[GIVEN TASK] Which lines of the records below contain the word "this"? Pull out each of those lines in full.

[RECORDS TO USE]
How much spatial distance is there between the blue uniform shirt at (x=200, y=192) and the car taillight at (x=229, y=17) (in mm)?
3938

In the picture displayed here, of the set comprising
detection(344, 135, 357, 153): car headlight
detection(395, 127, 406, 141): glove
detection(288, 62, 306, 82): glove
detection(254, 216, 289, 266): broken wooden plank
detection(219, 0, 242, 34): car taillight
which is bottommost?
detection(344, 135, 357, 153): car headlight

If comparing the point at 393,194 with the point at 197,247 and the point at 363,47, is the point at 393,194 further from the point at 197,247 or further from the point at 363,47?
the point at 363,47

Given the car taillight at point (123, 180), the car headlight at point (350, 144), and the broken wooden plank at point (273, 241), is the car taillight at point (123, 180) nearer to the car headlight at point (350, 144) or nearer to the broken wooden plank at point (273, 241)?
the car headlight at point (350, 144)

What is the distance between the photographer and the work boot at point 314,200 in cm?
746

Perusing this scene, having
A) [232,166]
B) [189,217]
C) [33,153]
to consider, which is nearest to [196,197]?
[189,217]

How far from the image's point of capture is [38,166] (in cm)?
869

--

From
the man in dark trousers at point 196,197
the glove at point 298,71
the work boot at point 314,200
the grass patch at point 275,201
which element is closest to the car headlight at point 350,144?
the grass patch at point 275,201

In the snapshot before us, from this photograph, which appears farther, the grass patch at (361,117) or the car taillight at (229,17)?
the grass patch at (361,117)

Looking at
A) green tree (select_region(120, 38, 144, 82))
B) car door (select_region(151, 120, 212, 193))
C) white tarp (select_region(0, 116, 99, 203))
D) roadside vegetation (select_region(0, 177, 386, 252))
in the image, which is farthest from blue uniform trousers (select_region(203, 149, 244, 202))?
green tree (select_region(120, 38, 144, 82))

--

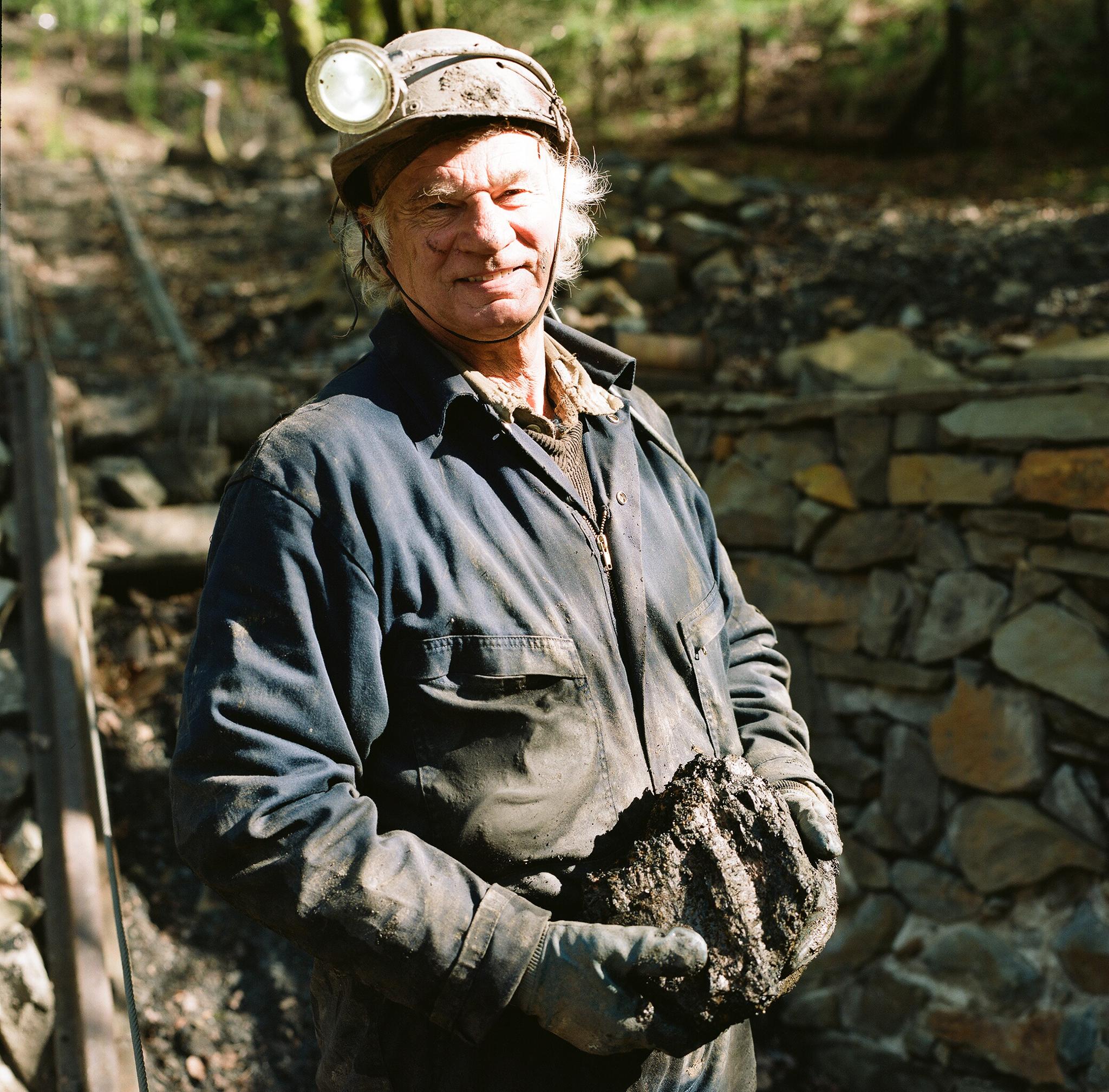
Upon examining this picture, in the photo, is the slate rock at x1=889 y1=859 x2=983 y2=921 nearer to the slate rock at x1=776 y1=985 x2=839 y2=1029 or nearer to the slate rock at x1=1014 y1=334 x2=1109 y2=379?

[TASK SOLUTION]
Perusing this scene, having
In the snapshot before us, from this photograph, which appears farther, the grass patch at (361,117) or the car taillight at (229,17)?
Upon examining this picture, in the photo, is the slate rock at x1=889 y1=859 x2=983 y2=921 nearer to the slate rock at x1=776 y1=985 x2=839 y2=1029 or nearer to the slate rock at x1=1014 y1=334 x2=1109 y2=379?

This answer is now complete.